Mitch Johnson

No. 64, 70, 74
- Positions: Tackle, Guard

Personal information
- Born: March 1, 1942 (age 84) Chicago, Illinois, U.S.
- Listed height: 6 ft 4 in (1.93 m)
- Listed weight: 251 lb (114 kg)

Career information
- High school: Compton (CA) Centennial
- College: UCLA;
- NFL draft: 1965: 17th round, 229th overall pick

Career history
- Dallas Cowboys (1965); Washington (1966–1967); Los Angeles Rams (1969–1970); Cleveland Browns (1971); Washington Redskins (1972)*; Florida Blazers (1974);
- * Offseason or practice squad member only

Career NFL statistics
- Games played: 79
- Games started: 28
- Stats at Pro Football Reference

= Mitch Johnson (American football) =

American football player (born 1942)

Mitchell Allen Johnson (born March 1, 1942) is an American former professional football player and businessman. Johnson played offensive tackle in the National Football League (NFL) for the Dallas Cowboys, Washington Redskins, Los Angeles Rams and Cleveland Browns. He played college football for the UCLA Bruins. He later served as a business executive.

== Early life and education ==
Johnson attended Centennial High School, before playing at the University of California, Los Angeles, where after playing on the Freshman team in 1960 and missing the 1961 season with an injury, he became a three-year letterman from 1962-1964, including two years as starter at left tackle. In addition to his talents as a blocker, his athletic ability allowed him to score two touchdowns on tackle-eligible plays. He graduated from UCLA in 1965 with a BA in Psychology.

==Professional career==

===Dallas Cowboys===
Johnson was selected in the seventeenth round (229th overall) of the 1965 NFL draft by the Dallas Cowboys and became the first African-American offensive lineman to make the team in franchise history.

On August 30, 1966, he was traded along with Brig Owens and Jake Kupp, to Washington in exchange for Jim Steffen and a fifth round draft pick (#119-Willie Parker).

===Washington (first stint)===
In 1966, he was named the starter at left tackle. On September 3, 1968, he was placed on the injured reserve list with a dislocated hip and missed the season. On September, 9, 1969, he was traded to the Los Angeles Rams in exchange for two draft picks.

===Los Angeles Rams===
Johnson played two seasons as a reserve offensive tackle with the Los Angeles Rams. On August 11, 1971, he was traded along with a fifth round pick (#128-Greg Kucera) to the Cleveland Browns in exchange for Joe Taffoni.

===Cleveland Browns===
Although Johnson had previously announced his retirement, on July 31, 1972, he was traded to Washington along with a 1974 eighth round pick (#196-Darwin Robinson) in exchange for a 1973 third round pick (#54-Paul Howard).

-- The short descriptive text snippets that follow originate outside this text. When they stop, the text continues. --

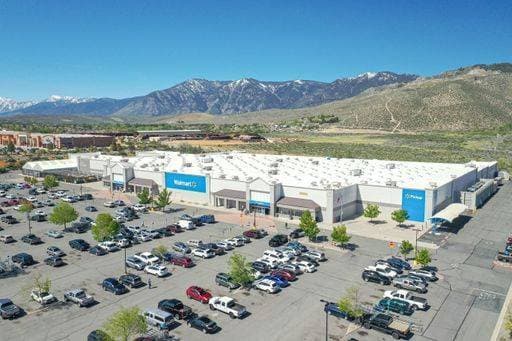 An aerial view of Walmart shopping center and retail store with the mountains of the Sierra Nevada behind it 24590187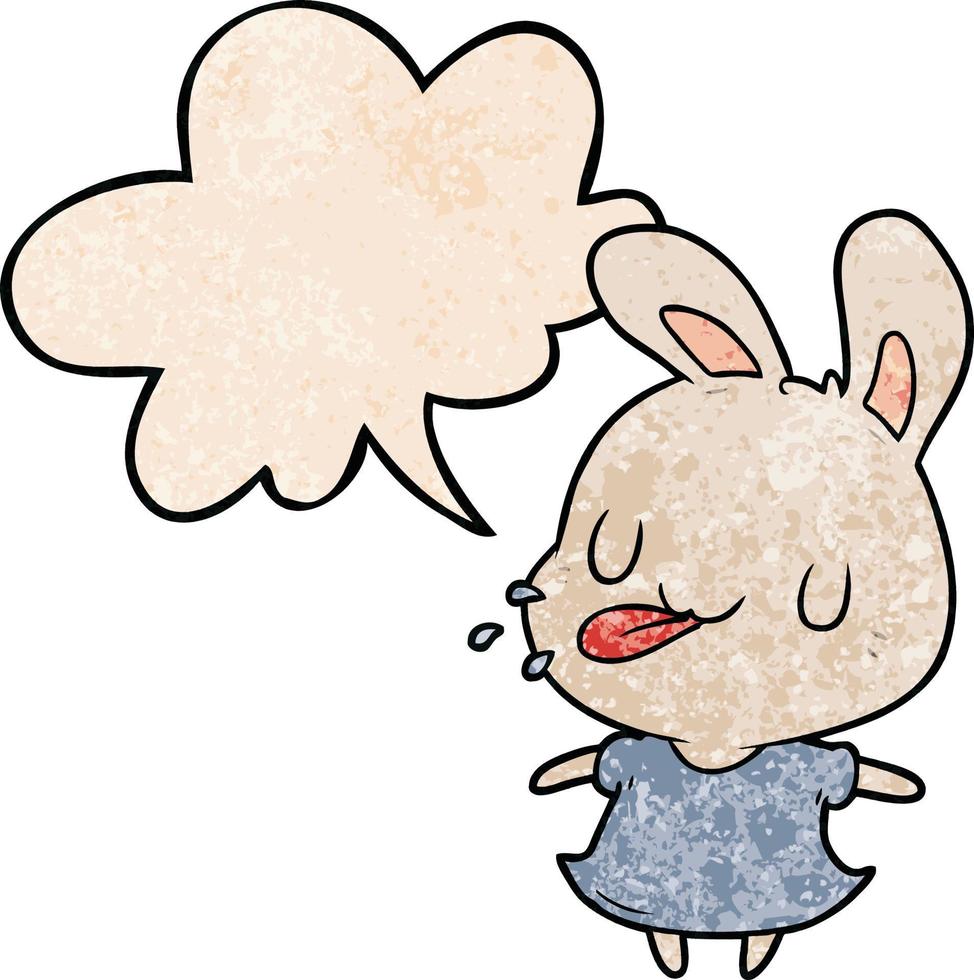 cute cartoon rabbit blowing raspberry and speech bubble in retro texture style vector
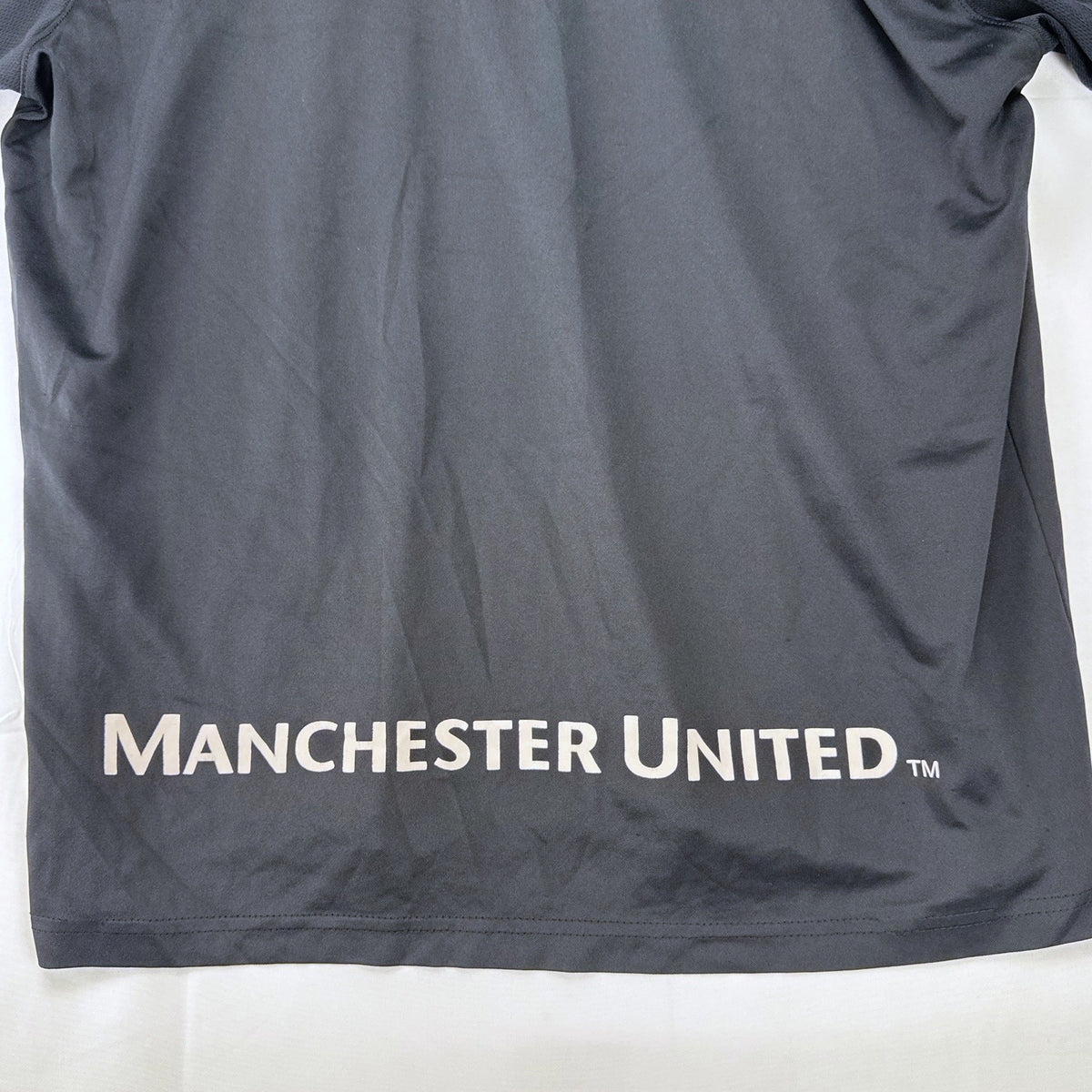 Manchester United men's soccer jersey in black with blue shoulder panels and embroidered crest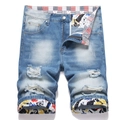 Slim fit light blue distressed denim shorts for men with colorful graffiti print lining - EU 32 / Blue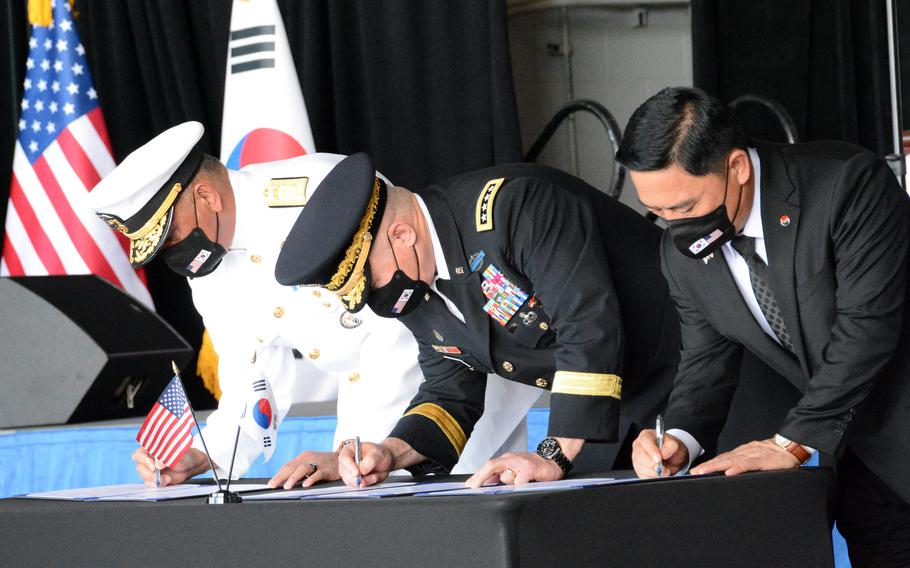 Rear Adm. Darius Banaji, left, deputy director of operations for DPAA; Gen. Paul LaCamera, commander of U.S. Forces Korea and United Nations Command, center; and Heo Wook Goo, director of South Korea’s KIA Recovery and Identification agency sign documents officially transferring service members’ remains at Joint Base Pearl Harbor-Hickam, Hawaii, Wednesday, Sept. 22, 2021. 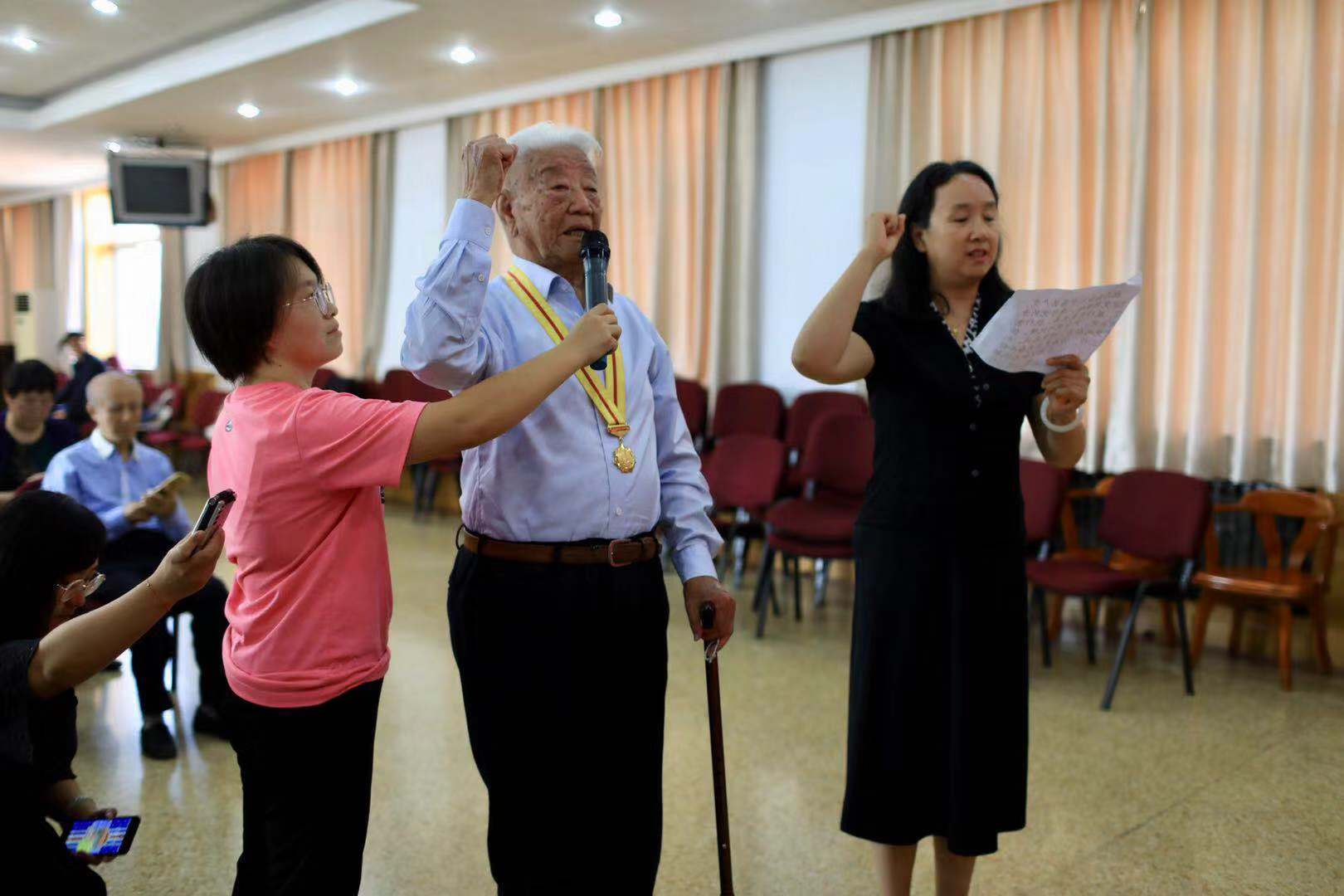 "学院路街道党工委副书记孙渤握着老人的双手,高兴地说.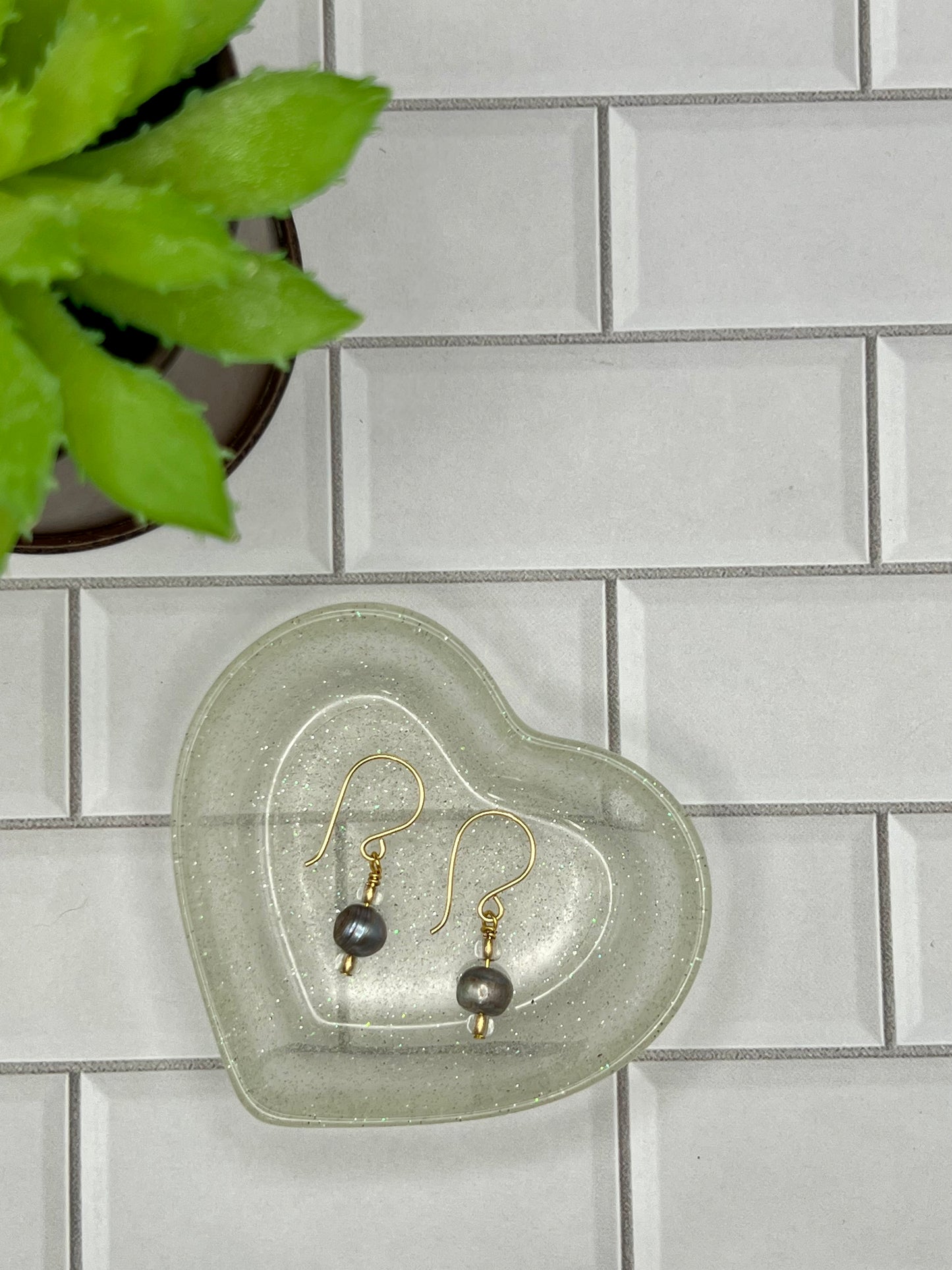 a pair of earrings sitting on top of a glass heart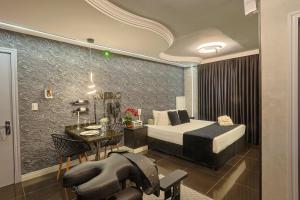 Hotel Motel Paradiso - Passo Fundo-RS في باسو فوندو: غرفة نوم بها سرير وطاولة وكرسي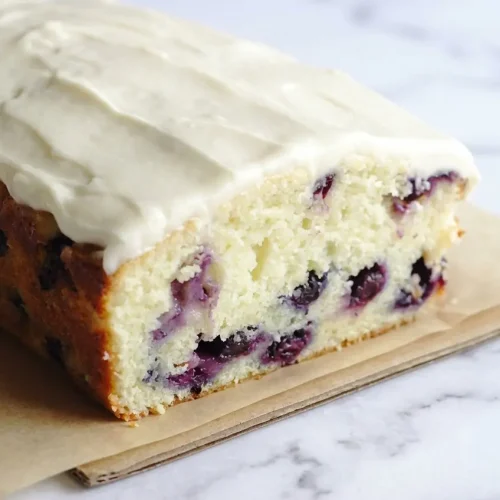 Blueberry Lime Loaf with Cream Cheese Frosting featuring zesty lime-infused sugar and a thick, citrus glaze.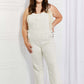 Woman wearing Taylor High Waist Overalls | Full Size by Judy Blue Jeans in solid color, casual style with pockets and long length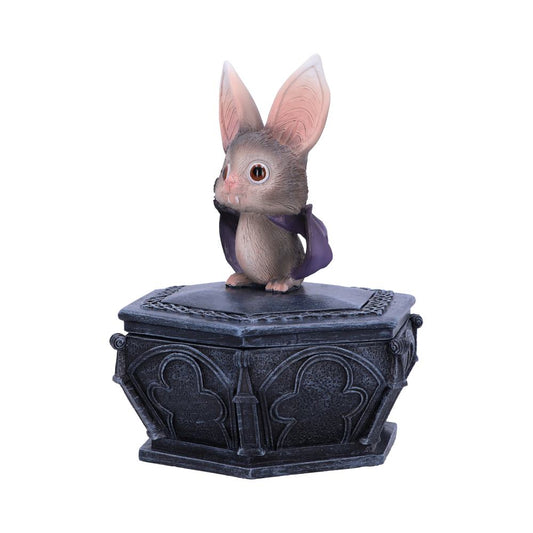 A small bat figurine with large ears and a purple cape sits atop an ornate, black, hexagonal box, resembling a decorative, gothic-style pedestal.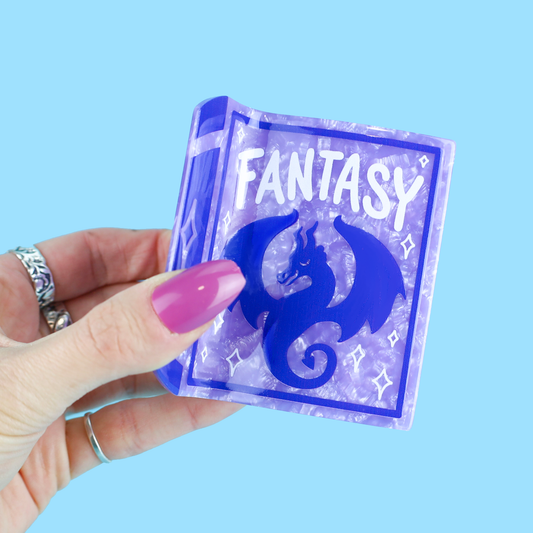Purple Fantasy Book and matching Bookish Magic Reader Hair Claw accessory held in a hand.
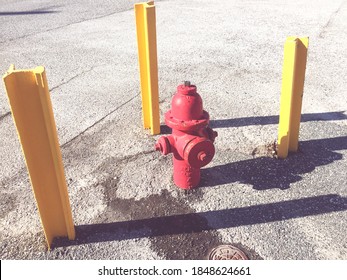 red fire hydrant between 3 yellow poles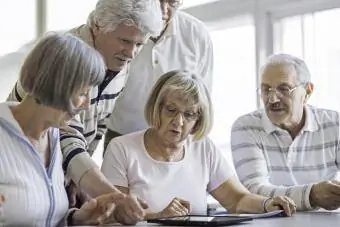 Groupe de personnes âgées regardant une tablette numérique en classe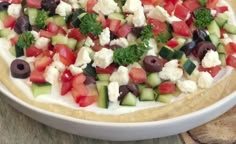 a bowl filled with cucumber, tomatoes, olives and feta cheese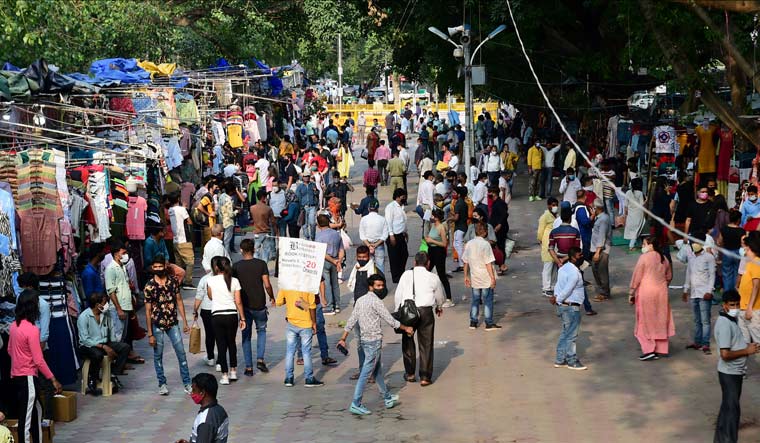 People crowd at Janpath market during COVID-19 lockdown relaxation, in New Delhi | PTI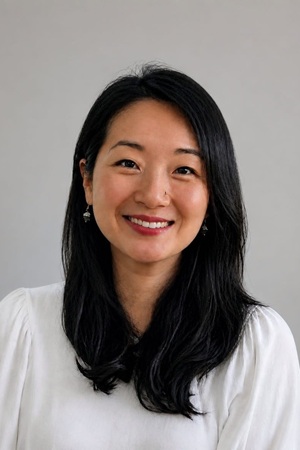 Smiling woman with long dark hair portrait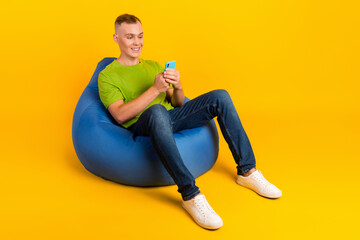 Cheerful attractive guy holding smart phone sitting bean bag pouf using 3G internet over yellow...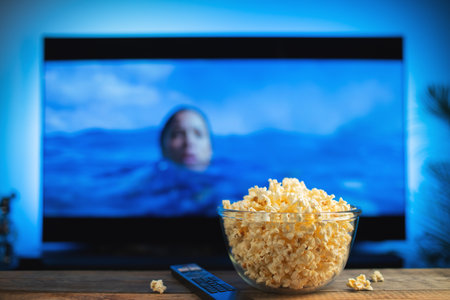 A glass bowl of popcorn and remote control in the background the TV works. Evening cozy watching a...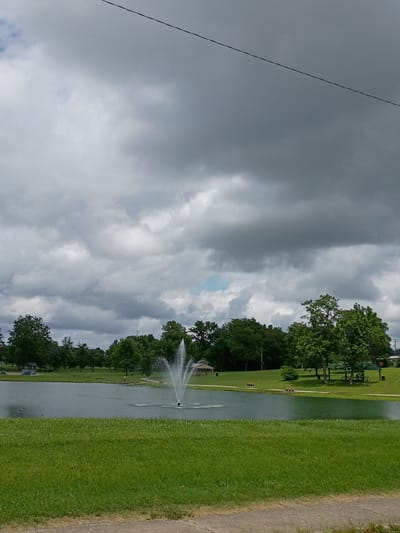 The image shows a serene park scene with a large pond and a fountain in the center. The pond is surrounded by lush green grass and mature trees. In the background, there are more trees and a few scattered structures, possibly gazebos or picnic shelters, suggesting a public park area. A wire stretches across the top of the frame, indicating an overhead utility line. The sky is overcast with dark, heavy clouds, suggesting impending rain or a stormy day. There are no people clearly visible in the image, though a small figure might be present near the pond's edge. The location is identified as Nicholasville, United States of America.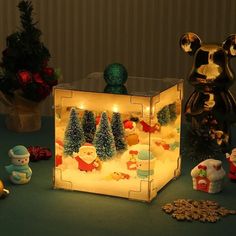 a lighted box with christmas decorations and lights on the inside is surrounded by other ornaments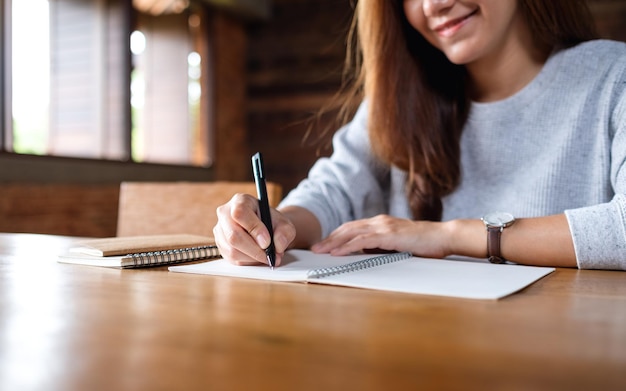 Immagine del primo piano di una donna che scrive su un taccuino bianco su un tavolo di legno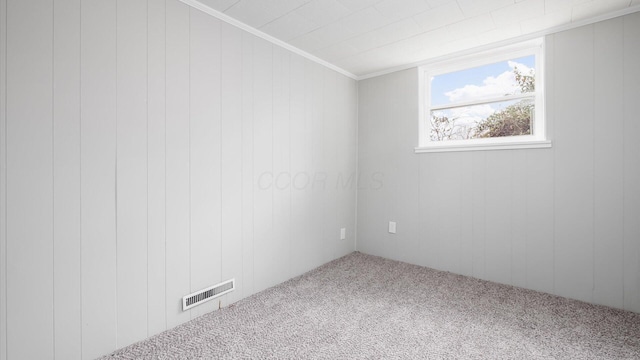 unfurnished room featuring carpet flooring, ornamental molding, and wooden walls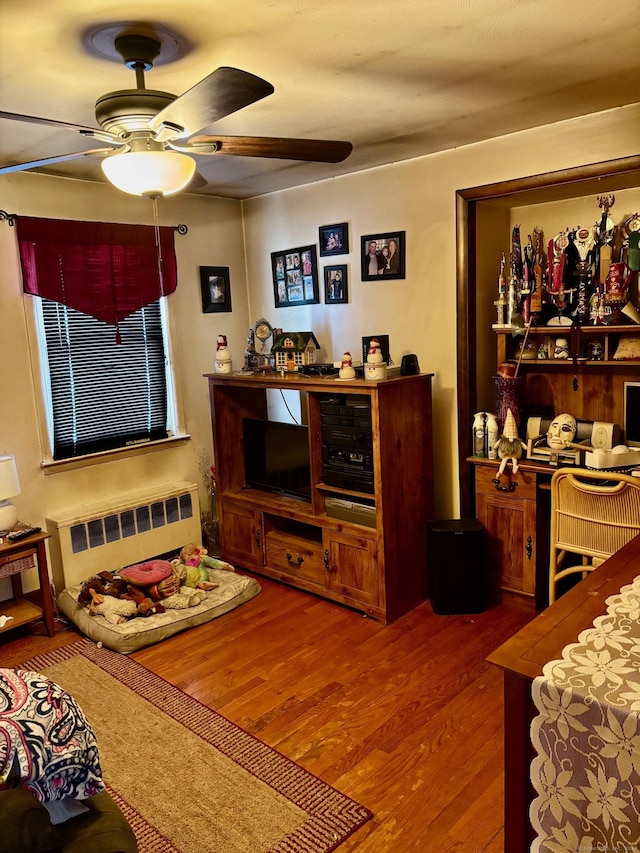 living room with radiator, wood-type flooring, and ceiling fan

===Washington (second stint)===
On September 14, 1972, he was moved from the regular roster to the taxi squad.

===Florida Blazers===
On June 23, 1974, he signed a contract with the Florida Blazers and played one season in the World Football League. He helped Tommy Reamon become one of the league's Tri- MVP's and its leading rusher.

== Business career ==
Johnson served as a member of the Board of Directors of the Federal Agricultural Mortgage Corporation (Farmer Mac) from 1997 through 2026. He previously served as a trustee of and director for the Advisors' Inner Circle Funds, the Advisors' Inner Circle Funds II, The Bishop Street Funds, and SEI Funds. Johnson formerly was President of MAJ Capital Management, Inc., an investment management firm that he founded in 1994 following his retirement from the Student Loan Marketing Association ("Sallie Mae"). During his 21 years with Sallie Mae, Johnson held numerous positions within that organization, including, for the seven years preceding his retirement, Senior Vice President, Corporate Finance. He has been a trustee of Citizens Funds, Rushmore Funds, and Diversified Funds. Johnson also served as a director of Eldorado Bancshares, Inc., the holding company for Eldorado and Antelope Valley Banks.